◆ What the task requires
Go through the records and copy each line where the word "Chocolate" occurs.

[Records from a data collection]

= Beginning of Section =

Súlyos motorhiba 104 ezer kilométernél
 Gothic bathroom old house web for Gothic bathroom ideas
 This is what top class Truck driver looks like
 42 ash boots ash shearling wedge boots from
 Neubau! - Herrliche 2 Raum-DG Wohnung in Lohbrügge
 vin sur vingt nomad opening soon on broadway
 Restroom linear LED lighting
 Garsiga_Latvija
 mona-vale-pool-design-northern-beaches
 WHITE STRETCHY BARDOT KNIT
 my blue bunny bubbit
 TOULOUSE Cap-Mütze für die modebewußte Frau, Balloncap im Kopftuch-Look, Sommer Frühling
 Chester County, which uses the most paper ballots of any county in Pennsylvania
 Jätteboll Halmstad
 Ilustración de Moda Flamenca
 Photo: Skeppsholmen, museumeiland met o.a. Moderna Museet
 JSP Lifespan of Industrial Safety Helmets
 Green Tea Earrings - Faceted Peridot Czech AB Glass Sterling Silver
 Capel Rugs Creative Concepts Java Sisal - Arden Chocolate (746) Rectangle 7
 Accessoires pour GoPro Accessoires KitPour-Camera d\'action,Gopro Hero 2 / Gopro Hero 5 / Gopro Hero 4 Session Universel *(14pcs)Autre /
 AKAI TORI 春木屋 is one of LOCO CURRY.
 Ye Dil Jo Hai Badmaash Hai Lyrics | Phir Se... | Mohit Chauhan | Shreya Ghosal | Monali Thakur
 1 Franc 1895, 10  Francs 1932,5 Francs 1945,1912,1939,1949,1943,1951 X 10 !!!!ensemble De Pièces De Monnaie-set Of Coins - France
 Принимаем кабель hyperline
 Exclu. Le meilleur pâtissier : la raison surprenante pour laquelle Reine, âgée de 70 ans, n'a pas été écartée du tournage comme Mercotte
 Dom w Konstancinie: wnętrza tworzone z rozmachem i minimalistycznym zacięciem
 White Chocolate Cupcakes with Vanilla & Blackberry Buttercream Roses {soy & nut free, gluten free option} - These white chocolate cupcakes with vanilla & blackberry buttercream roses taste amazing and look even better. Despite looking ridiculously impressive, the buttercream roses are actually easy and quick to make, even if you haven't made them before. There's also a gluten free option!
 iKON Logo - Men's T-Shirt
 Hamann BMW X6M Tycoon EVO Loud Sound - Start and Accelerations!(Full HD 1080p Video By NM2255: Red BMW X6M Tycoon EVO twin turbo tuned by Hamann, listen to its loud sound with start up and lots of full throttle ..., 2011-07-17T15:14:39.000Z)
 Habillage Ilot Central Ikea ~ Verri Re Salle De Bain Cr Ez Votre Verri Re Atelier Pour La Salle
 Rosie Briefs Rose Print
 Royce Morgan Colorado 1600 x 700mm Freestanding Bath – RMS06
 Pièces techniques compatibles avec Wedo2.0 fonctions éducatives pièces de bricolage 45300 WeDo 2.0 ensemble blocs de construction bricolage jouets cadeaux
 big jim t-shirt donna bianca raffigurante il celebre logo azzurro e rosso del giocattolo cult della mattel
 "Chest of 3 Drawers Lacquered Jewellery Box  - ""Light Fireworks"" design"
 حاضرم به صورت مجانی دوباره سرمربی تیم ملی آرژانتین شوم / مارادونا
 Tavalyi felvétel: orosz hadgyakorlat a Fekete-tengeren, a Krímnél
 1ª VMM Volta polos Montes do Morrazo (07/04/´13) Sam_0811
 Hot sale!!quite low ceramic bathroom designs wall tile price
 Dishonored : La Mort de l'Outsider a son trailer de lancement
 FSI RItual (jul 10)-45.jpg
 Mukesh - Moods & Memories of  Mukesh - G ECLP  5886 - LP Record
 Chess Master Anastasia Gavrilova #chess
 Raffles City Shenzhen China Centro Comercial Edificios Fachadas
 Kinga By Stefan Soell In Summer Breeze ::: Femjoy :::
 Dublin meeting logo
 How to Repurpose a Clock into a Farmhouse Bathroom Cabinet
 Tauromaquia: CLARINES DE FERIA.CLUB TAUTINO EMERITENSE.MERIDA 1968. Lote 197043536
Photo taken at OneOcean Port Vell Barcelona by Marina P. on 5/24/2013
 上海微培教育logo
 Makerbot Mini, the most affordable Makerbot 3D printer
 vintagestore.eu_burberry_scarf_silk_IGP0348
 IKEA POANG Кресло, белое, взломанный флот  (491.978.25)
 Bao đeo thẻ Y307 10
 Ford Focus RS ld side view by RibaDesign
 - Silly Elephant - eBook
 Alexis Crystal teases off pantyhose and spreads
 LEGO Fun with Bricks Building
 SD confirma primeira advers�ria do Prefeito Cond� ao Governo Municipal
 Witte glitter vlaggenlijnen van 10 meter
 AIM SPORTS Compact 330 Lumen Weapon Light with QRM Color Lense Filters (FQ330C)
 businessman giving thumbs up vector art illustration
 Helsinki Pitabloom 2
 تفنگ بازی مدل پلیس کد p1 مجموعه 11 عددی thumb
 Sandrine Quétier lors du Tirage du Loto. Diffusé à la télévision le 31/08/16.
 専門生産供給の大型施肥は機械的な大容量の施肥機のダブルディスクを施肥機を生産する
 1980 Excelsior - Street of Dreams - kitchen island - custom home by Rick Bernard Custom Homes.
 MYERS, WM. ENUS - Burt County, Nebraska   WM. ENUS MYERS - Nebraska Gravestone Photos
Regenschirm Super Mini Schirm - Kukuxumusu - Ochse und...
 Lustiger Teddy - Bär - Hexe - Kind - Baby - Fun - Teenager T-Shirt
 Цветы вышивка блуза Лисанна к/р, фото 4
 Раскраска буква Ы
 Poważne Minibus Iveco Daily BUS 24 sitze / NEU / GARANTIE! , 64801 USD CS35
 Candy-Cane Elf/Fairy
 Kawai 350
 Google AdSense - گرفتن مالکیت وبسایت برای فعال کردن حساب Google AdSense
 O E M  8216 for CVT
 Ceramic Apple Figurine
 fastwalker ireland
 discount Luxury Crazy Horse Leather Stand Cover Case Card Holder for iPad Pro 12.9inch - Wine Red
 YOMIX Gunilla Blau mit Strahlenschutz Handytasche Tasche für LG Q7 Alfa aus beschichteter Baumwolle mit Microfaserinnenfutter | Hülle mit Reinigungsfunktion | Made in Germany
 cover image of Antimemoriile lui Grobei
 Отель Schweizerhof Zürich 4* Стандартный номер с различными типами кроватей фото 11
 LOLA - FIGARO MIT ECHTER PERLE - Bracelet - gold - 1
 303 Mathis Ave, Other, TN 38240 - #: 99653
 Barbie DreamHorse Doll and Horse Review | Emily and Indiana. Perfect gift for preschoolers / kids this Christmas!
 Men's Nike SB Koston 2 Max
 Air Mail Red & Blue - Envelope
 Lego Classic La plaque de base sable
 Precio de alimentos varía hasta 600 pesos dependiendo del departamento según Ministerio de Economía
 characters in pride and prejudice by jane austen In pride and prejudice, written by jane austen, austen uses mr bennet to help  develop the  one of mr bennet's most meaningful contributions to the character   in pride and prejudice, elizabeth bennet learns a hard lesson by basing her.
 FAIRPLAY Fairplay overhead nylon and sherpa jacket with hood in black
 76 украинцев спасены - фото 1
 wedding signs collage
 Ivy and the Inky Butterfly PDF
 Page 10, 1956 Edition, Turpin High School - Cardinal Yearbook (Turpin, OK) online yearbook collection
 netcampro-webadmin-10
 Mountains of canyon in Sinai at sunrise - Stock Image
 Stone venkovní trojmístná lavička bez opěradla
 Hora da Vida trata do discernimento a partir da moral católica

= End of Section =

◆ Expected answer
 Capel Rugs Creative Concepts Java Sisal - Arden Chocolate (746) Rectangle 7
 White Chocolate Cupcakes with Vanilla & Blackberry Buttercream Roses {soy & nut free, gluten free option} - These white chocolate cupcakes with vanilla & blackberry buttercream roses taste amazing and look even better. Despite looking ridiculously impressive, the buttercream roses are actually easy and quick to make, even if you haven't made them before. There's also a gluten free option!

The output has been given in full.